The personal finance website compared all 50 states based on two key dimensions, job market and economic environment.
Those two areas were evaluated using 35 weighted metrics that were graded on a 100-point scale, with a score of 100 representing the most favorable conditions for job seekers. Each state's weighted average across all metrics then determined the final rankings.
Nebraska finished second overall behind South Dakota with a final score of 65.5, one point out of first place.
Washington, New Hampshire, Utah, North Dakota, Kansas, Vermont, Delaware and Colorado round out the top 10.
The bottom 10 were Nevada, Michigan, New Mexico, Illinois, Mississippi, Hawaii, Louisiana, Pennsylvania, West Virginia and Kentucky.
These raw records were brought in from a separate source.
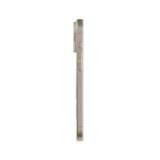  Ốp Switch Easy Ultra Slim Cao Cấp Chính Hãng cho iPhone 16 Pro Max/ 16 Pro/ 15 Pro Max/ 15 Pro/ 14 Pro Max 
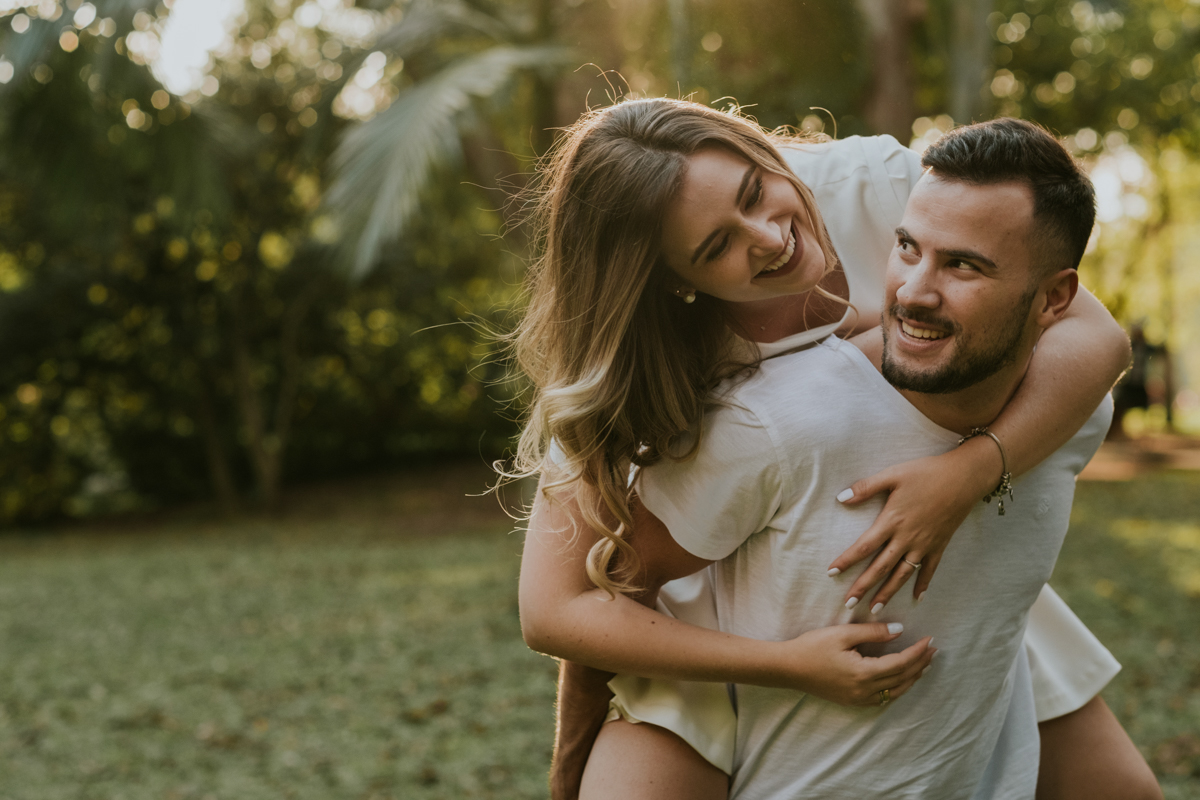 Ensaio pré casamento , ensaio de casais, fotografia de casamento, rafael serra fotografia, fotografo mogi guaçu, ensaio em são paulo, parque iberapuera, ensaio no ibirapuera, ensaio romântico
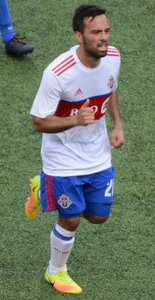 sergio andres camargo peñaranda
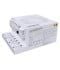Nguồn Lian Li Edge 1200W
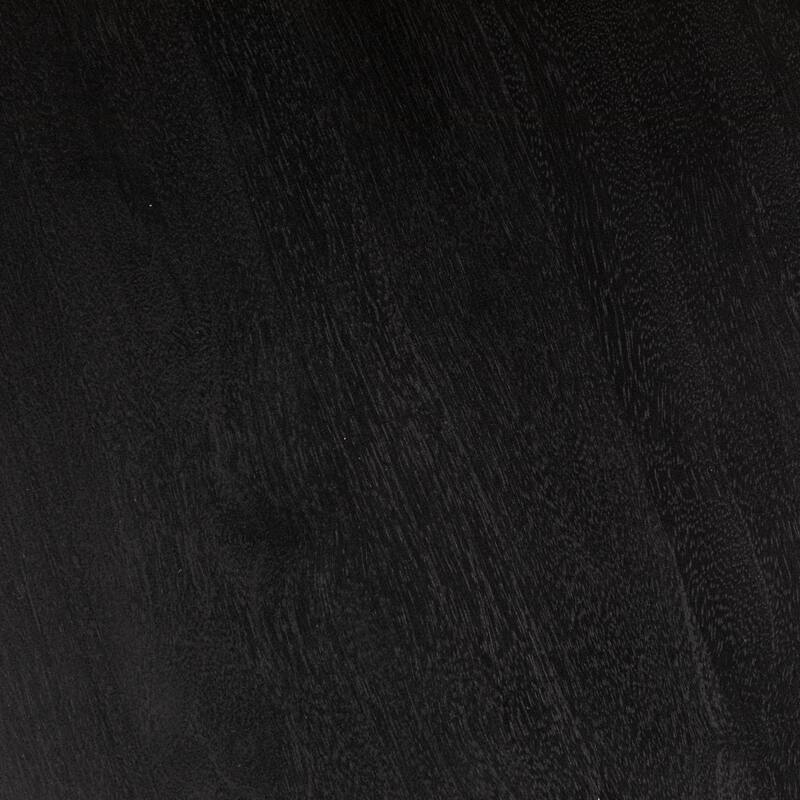 Kennedy Coffee Table Mango Wood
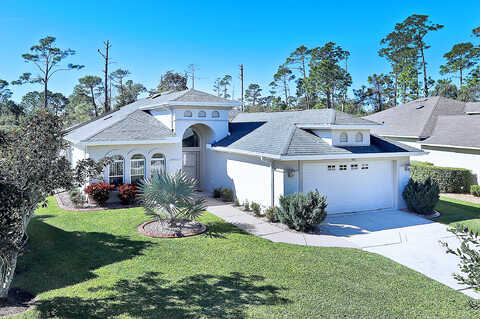 Wingate, PORT ORANGE, FL 32128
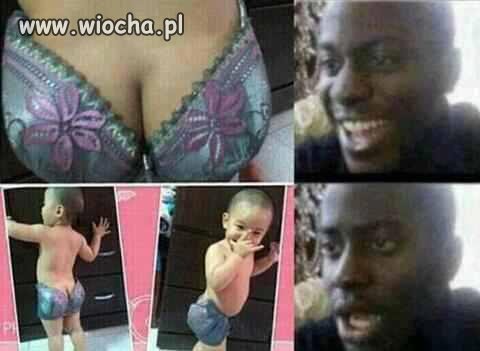 Hahahaha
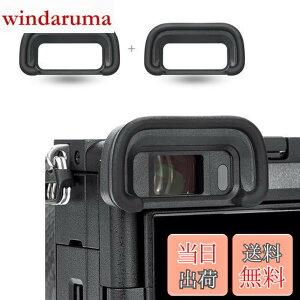 �y���������z2�� JJC FDA-EP20 �A�C�J�b�v �ڊ�ړ��� Sony A6700 ��6700 �J���� �Ή� FDA-EP20 �A�C�s�[�X �݊�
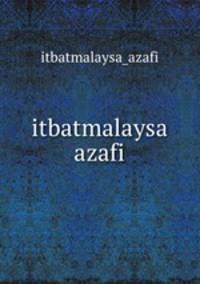itbatmalaysa azafi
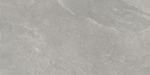 60х120 ArdeStone Серый Матовый R10A Ректификат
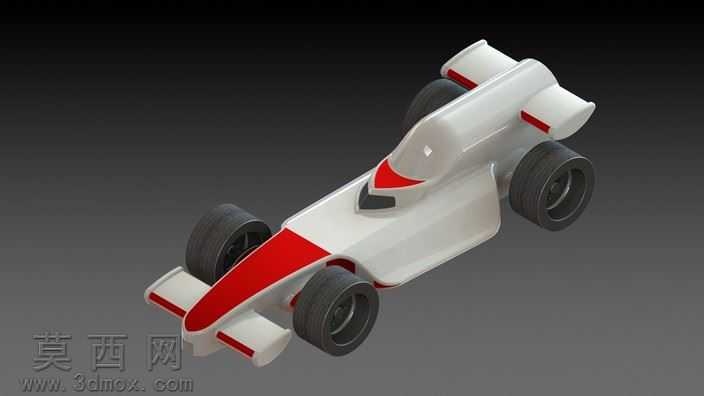 F1recing��
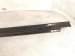 2024 Subaru Legacy Rocker Trim Driver Side Skirt / Molding Black 96051AN01A Replacement 2024 Subaru Legacy Rocker Trim Driver Side Skirt / Molding Black 96051AN01A Replacement thumbnail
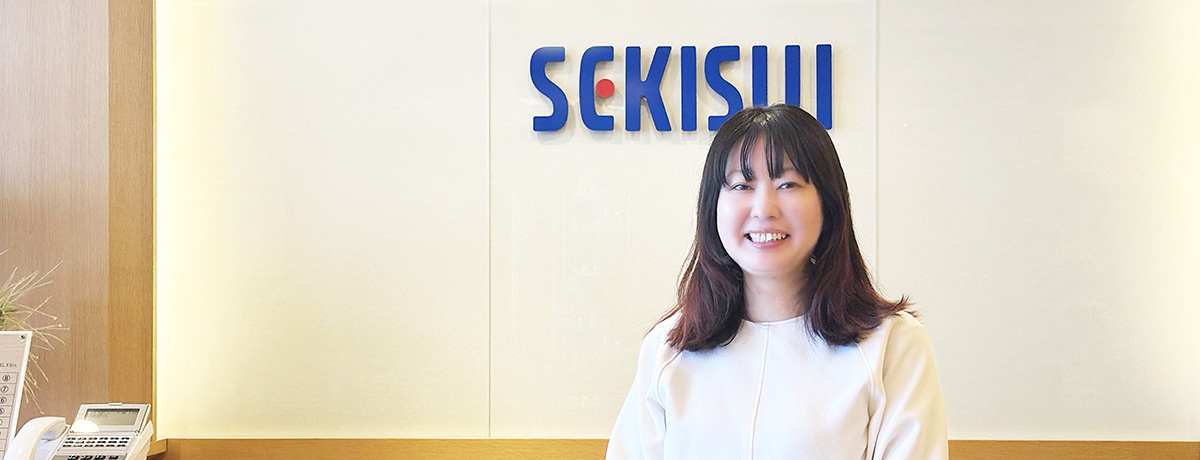 IoT×バックエンドをリスキリング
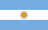 Argentina U18 - Team Belize U Results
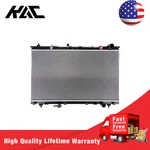 Radiator For 2006 2007 2008 2009 2010 Kia Sedona Hyundai Entourage 3.8L CU2898 New. Price: $77.99.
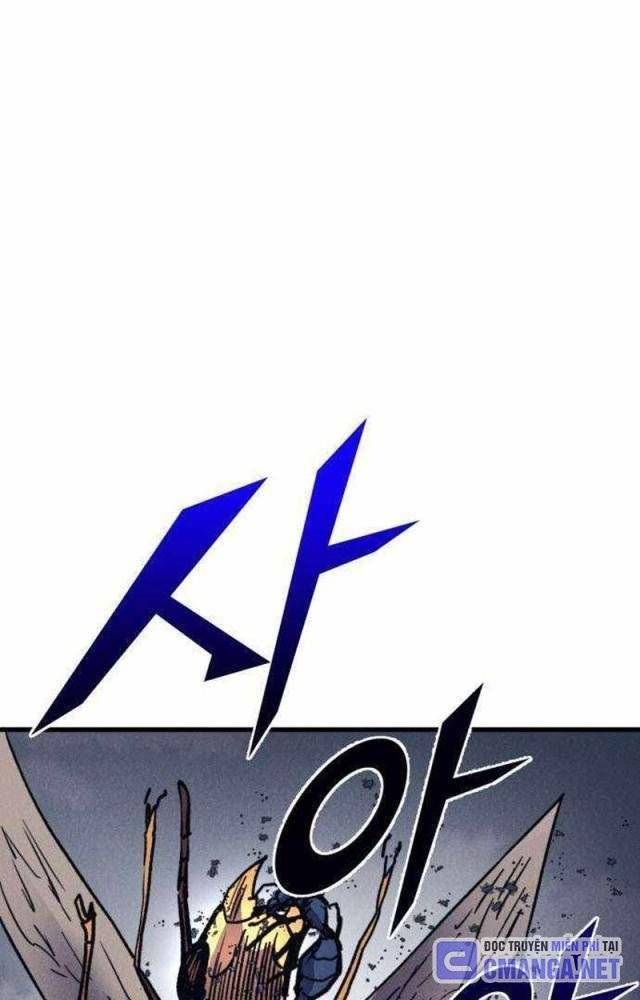 Người Côn Trùng: Chapter 47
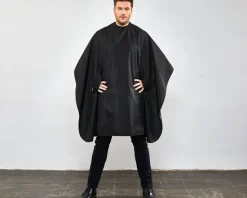 Trend-Design Nano Air With Buttons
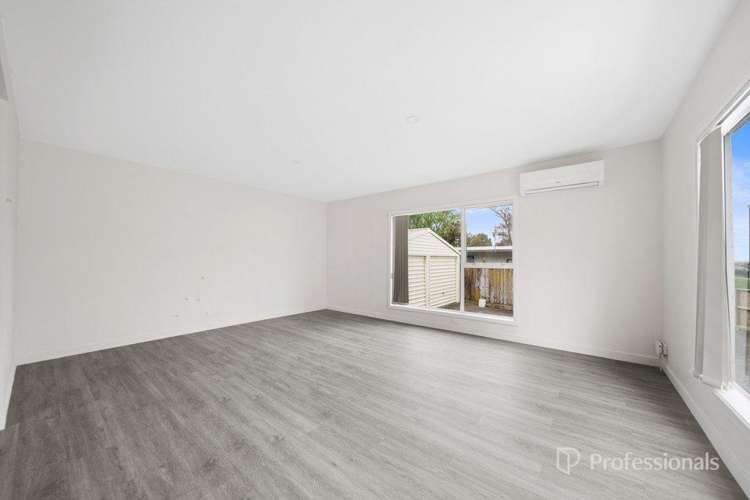 90A Alfriston Road Manurewa East_3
Nebraska ranked third in the job market index and 13 for economic environment. It was primarily aided due to having the lowest unemployment rate in the country at 2.8%, less than half the national rate of 5.8%.
A state's unemployment rate, along with employment growth, the number of part-time workers per 100 full-time employees, automation risk and job security were among the metrics used to measure job market.
Categories for a state's economic environment included median annual income, average commute time and state income tax burden.
Nebraska ranked third for most job opportunities and fifth for shortest commute time.
Stuart Elmer, a professor of sociology at Widener University, said the risk of too many jobs being lost to automation is probably overstated.
"To be honest, I think the 'robots are coming' fears are a bit premature," he told WalletHub. "Anyone who has ever tried to navigate a customer service phone call know that much artificial intelligence is not that intelligent yet."
Elmer said there are examples of automation replacing labor, such as self-checkout lanes at grocery stores, but there are other fields that cannot be automated.
"Many occupations, from electricians and painters to healthcare workers and teachers, to jobs that will not easily be automated, either because they require complex decision-making or personal relationships."